• [Page extract]
Whether you support a family member that is a child or an adult, it is wise to think ahead.

RDSPs opened by parents for children: If you have opened an RDSP for your child, as the parent, you can continue to act as the Account Holder once they become an adult.  Alternatively, you can act as co-Account Holder with them or you can pass on the responsibility of Account Holder on to them.  This can all be done at the financial institution by completing the appropriate forms.

RDSPs opened by guardians for children:  If you have opened an RDSP for a child for whom you are the guardian, you can NOT continue to act as the Account Holder once they become adults.  In this instance, you can pass the responsibility on to them or if that’s not appropriate, they will need to make a Representation Agreement naming you or another person to assist them or act on their behalf, or you will need to apply for a Committeeship Order.

If you are an Account Holder for the RDSP of an adult, you need to plan for your replacement.

Parents:  If you are Account Holder of your adult son or daughter’s RDSP, you need to think about who will act if you cannot.  Is it your son or daughter, themselves, or your son or daughter with support or another person?  If it will be another person, then you need to have your son or daughter do a Representation Agreement to appoint them.   With a Rep Agreement, it is possible to name more than one Representative and to name alternate Representatives.    They are designed to be good, flexible future planning tools.

• [Data shown]
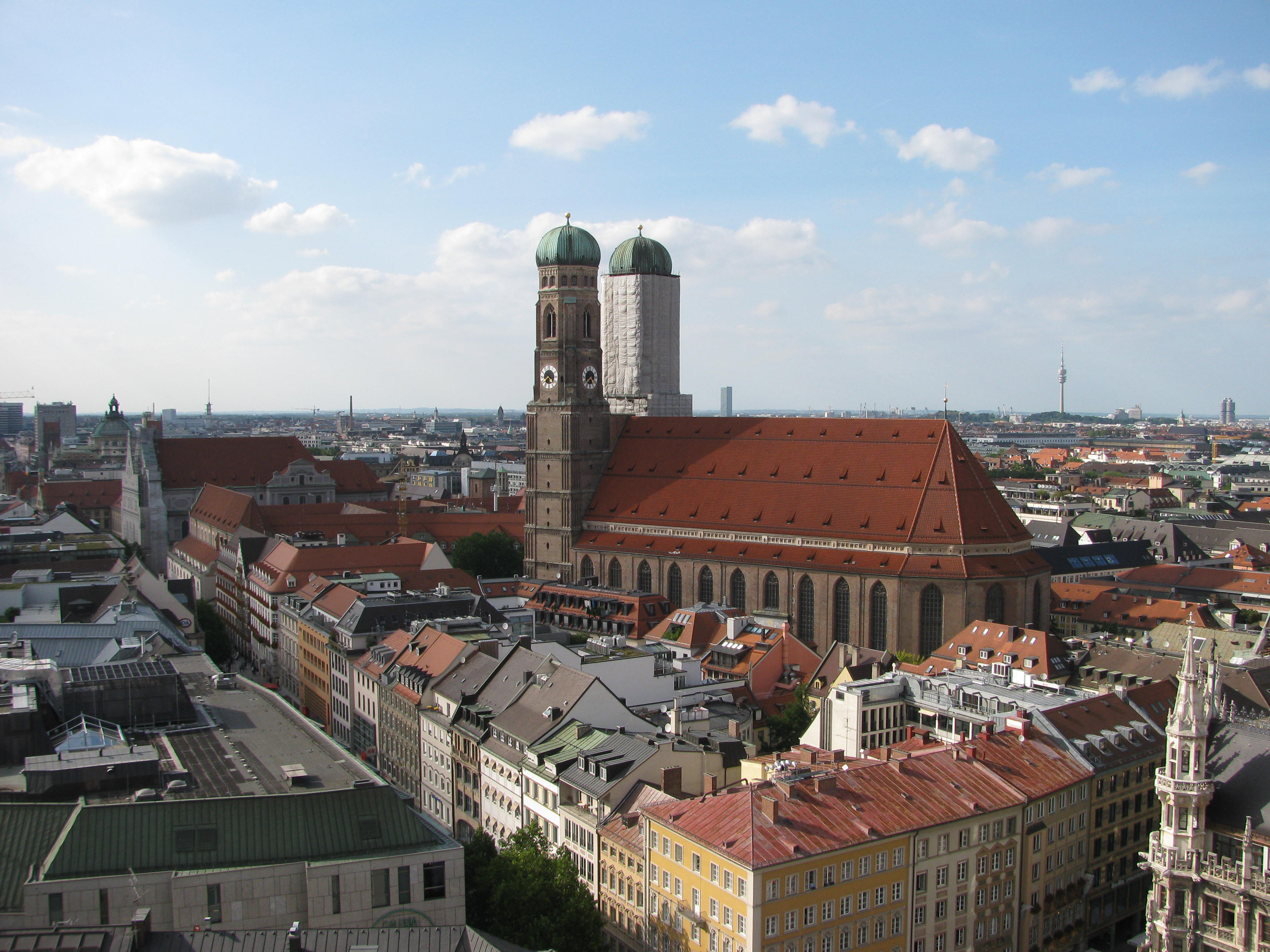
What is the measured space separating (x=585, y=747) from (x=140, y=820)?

• [Given exercise 1]
Answer these about the RDSP passage:
(a) Can a guardian who opened an RDSP for a child keep acting as Account Holder once that child becomes an adult?
(b) Where can a parent make changes to who acts as Account Holder?
(c) Besides more than one Representative, what else can a Rep Agreement name?
• [Given exercise 2] Resume the RDSP passage after its final sentence and carry it forward.

• [Right answer 1]
(a) No. A guardian can NOT continue to act as the Account Holder once the child becomes an adult.
(b) At the financial institution, by completing the appropriate forms.
(c) Alternate Representatives.

• [Right answer 2]
Representatives:  If you are an Account Holder that is authorized by a Representation Agreement, there may already be co- or alternate Representatives.  If not the Beneficiary of the RDSP needs to redo the Agreement to name either more than one Representative or to name alternates.

Committees:  If you are an Account Holder that is authorized by a Committeeship Order, there may be more than one Committee named.  If there is not, you will need to speak to your lawyer about going back to court to have joint or alternate Committees names.  The cost involved in this is one of the disadvantages of a Committeeship Order; every time you want to make a change there are significant costs involved.